§ Collected material
*** Block opens ***

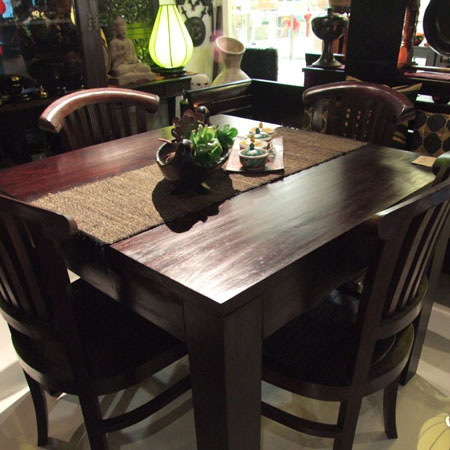 https://x3.sdimgs.com/sd_static/a/197434/square%20dining%20table.JPG
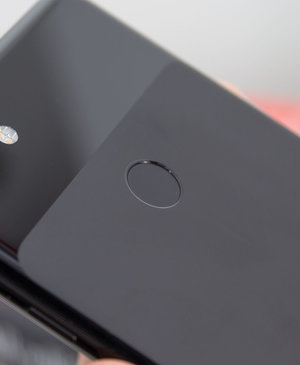 Google patent seems to show an all-glass, notchless Pixel 4 smartphone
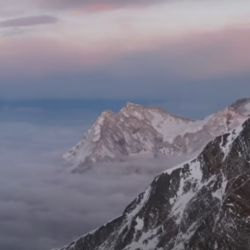 Una expedición de National Geographic voló un drone en la cima del Everest para filmar un documental.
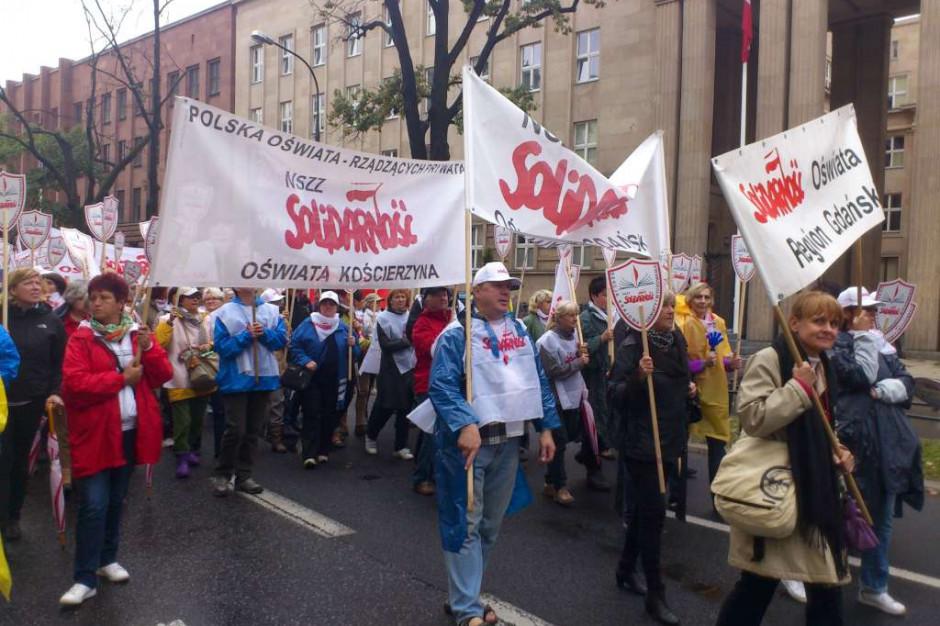 Nauczyciele manifestowali w Warszawie. Domagają się podwyżek o 15 proc.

*** Block closes ***

§ Problem to work on
Could you reproduce all of the data above exactly and skip any image?

§ Exercise solution
 https://x3.sdimgs.com/sd_static/a/197434/square%20dining%20table.JPG
 Google patent seems to show an all-glass, notchless Pixel 4 smartphone
 Una expedición de National Geographic voló un drone en la cima del Everest para filmar un documental.
 Nauczyciele manifestowali w Warszawie. Domagają się podwyżek o 15 proc.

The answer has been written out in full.